New DTC toolkit   //   June 21, 2019  ■  3 min read

How a bedding company is building a ‘genuine’ DTC brand off the back of its supply chain

Despite the widespread use of DNVB, the common abbreviation for digitally native vertical brands used to refer to the batch of born-online brands using new business models to scale, many brands in the category aren’t vertically integrated at all.

Companies like Everlane, Allbirds, M.Gemi and Away all partner with factories and manufacturers to make their products. They’ve built their supply chains into marketing strategies as a transparency bid — particularly Everlane, which touts “radical transparency” as one of its tag lines — and while they claim to be selective about choosing the partners they work with, they don’t own these factories.

“These are digitally native brands, not even digitally native vertical brands, because many of them are not,” Web Smith said in a recent interview around categorizing modern direct-to-consumer brands.

Owning the supply chain has become a differentiator for brands in the name of being more distinctly direct-to-consumer. Brands like Rothy’s attributes its ability to quickly produce its 3D-printed shoes and respond to customer demand while eliminating waste to its owned factory in China, while Reformation, which purchased a factory in LA, hosts tours for customers to see where and how its sustainable clothing is made.

For 10 Grove, a bedding brand competing in a category already crowded by other players like Brooklinen, Snowe and Parachute, its vertically integrated supply chain is the cornerstone of how it plans to build a “genuine” direct-to-consumer business, according to founder Rana Argenio.

“Our story doesn’t begin with the traditional line, ‘I was looking for luxury bedding and I couldn’t find it for a good price, so I launched my own,” said Argenio. Her entrance into the category came from her background: Her family has owned a luxury bedding manufacturer for the past 30 years. “I felt that quality bedding could be democratized and made more accessible, so I looked at how the traditional category operated, and how DTC brands operated and what they were offering, and I felt like they weren’t really living up to their word.”

To Argenio, the direct-to-consumer category has been diluted to simply signify startups that launch online, without denoting anything significant about the supply chain, product quality or price point. 10 Grove, which launched in February, controls every step of the manufacturing, quality-control and distribution processes in house, which Argenio considers really cutting out the middlemen, not just the retail middlemen.

“The outcome, which is beneficial for the customer, is that there are no weak links,” she said.

The brand considers itself a pure direct-to-consumer because it manages every step of the production, customer experience and supply chain. Argenio said that the brand won’t consider wholesale partnerships, even as other digitally native brands step into third-party retail (including bedding brand and competitor Buffy, which sells some product on Amazon). “Our pricing structure doesn’t allow it,” she said.

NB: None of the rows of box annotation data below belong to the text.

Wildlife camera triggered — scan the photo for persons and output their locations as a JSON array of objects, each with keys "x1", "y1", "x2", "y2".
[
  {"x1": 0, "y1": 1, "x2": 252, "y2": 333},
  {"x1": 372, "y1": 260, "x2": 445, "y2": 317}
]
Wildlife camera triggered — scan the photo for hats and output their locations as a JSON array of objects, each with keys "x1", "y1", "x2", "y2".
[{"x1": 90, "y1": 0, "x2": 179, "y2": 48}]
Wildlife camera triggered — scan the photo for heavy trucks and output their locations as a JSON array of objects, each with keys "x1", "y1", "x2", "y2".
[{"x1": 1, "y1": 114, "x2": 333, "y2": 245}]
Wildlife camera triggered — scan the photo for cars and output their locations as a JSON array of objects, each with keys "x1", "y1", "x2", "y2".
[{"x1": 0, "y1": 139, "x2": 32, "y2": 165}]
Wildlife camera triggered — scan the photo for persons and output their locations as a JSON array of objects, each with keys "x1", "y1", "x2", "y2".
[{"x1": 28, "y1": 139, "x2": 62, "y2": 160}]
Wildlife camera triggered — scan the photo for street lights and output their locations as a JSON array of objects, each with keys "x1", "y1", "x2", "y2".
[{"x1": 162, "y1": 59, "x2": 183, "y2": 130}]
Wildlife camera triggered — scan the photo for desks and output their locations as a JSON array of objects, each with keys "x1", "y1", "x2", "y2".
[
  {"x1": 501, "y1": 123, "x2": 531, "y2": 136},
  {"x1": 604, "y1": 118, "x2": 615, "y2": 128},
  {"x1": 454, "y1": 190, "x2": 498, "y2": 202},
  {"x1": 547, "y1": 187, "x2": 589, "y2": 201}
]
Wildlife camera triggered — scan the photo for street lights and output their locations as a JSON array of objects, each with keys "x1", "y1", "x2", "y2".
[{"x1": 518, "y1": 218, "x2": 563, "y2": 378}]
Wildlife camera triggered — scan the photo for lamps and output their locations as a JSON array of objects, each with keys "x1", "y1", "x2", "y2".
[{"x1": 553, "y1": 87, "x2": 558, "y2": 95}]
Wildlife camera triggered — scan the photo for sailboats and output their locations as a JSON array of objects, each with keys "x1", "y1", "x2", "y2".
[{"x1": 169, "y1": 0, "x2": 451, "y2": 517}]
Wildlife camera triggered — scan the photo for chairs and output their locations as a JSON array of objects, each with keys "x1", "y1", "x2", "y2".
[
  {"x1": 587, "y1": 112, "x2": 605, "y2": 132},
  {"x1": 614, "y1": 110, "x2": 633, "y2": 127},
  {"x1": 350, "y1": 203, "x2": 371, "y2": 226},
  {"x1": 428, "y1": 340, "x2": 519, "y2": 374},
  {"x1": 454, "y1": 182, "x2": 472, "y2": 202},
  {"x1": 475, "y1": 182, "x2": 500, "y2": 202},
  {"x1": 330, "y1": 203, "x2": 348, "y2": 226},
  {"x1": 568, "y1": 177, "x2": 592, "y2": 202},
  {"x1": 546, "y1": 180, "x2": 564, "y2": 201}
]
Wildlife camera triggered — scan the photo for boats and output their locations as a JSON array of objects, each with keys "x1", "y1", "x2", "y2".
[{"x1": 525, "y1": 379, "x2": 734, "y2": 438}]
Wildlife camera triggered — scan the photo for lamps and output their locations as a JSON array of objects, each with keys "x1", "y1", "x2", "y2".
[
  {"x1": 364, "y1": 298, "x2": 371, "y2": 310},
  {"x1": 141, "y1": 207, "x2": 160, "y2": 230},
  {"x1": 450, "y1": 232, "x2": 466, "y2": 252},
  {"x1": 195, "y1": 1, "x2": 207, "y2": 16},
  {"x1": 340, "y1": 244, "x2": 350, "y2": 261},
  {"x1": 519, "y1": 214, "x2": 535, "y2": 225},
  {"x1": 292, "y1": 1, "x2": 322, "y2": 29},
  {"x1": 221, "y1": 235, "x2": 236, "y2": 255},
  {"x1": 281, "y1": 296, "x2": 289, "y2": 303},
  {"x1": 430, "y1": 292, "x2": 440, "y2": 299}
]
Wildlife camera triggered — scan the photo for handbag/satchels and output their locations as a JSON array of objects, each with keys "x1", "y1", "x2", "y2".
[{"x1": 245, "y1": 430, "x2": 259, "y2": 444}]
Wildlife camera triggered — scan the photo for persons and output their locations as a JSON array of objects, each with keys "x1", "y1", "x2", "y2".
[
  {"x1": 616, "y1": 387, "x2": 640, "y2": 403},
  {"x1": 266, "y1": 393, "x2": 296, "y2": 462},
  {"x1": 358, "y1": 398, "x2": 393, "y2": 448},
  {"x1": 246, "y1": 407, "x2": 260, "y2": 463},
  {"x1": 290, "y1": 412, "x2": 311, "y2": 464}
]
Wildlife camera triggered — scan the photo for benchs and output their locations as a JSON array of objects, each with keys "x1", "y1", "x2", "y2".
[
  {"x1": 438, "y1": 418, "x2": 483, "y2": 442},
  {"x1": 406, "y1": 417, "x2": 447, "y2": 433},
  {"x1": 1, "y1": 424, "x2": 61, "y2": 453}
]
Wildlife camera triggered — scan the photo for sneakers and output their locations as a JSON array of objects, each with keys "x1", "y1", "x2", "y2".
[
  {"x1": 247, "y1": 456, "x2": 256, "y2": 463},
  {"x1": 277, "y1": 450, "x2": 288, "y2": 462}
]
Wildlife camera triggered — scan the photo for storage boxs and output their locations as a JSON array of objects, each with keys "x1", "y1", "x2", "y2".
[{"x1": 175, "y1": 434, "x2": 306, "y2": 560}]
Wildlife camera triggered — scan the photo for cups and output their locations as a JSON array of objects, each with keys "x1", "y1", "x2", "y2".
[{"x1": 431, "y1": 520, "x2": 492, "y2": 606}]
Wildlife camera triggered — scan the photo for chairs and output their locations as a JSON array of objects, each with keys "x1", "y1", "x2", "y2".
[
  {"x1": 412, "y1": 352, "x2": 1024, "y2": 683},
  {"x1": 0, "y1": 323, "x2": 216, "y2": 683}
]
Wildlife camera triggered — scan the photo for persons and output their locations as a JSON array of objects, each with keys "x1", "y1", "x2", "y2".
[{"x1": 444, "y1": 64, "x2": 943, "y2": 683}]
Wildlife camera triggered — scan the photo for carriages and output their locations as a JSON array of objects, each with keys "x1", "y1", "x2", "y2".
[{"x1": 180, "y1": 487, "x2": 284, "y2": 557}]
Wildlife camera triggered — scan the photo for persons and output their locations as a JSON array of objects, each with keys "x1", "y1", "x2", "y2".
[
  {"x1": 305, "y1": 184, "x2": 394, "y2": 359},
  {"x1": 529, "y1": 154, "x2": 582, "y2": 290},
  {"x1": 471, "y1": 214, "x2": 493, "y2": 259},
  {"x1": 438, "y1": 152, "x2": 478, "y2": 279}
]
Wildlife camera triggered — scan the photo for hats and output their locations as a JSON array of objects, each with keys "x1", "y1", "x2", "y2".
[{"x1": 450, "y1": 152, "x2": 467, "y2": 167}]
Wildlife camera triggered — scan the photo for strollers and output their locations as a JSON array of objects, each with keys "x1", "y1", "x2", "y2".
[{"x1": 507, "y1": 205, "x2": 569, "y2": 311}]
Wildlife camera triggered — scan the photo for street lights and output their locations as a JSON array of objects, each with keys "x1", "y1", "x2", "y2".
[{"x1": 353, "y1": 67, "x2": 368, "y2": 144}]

It’s a pushback against the common shift playing across DTC brands’ playbooks: To be channel-agnostic in service of being more accessible and convenient for customers to shop. Betting on getting customers to come to your brand, specifically, is risky when customer acquisition costs are high. “Direct purity is over for brands,” said Richie Siegel, founder of retail analytics company Loose Threads. “Online is just too saturated.”

Argenio’s plan is to use the company’s structure to build sustainable growth, and not getting into a CAC trap. The company has not yet raised any venture funding.

“When I looked at the landscape when I first started the brand, the amount that other brands were spending on online marketing was crazy — how is that more efficient than retail? A lot of this is made possible by the abundance of venture capital that’s made available to these brands,” said Argenio. “Everyone’s driving for the valuation. The goal isn’t profit, the goal is growth. We want to build a sustainable, profitable business, so that despite what ends up happening it can continue to thrive.”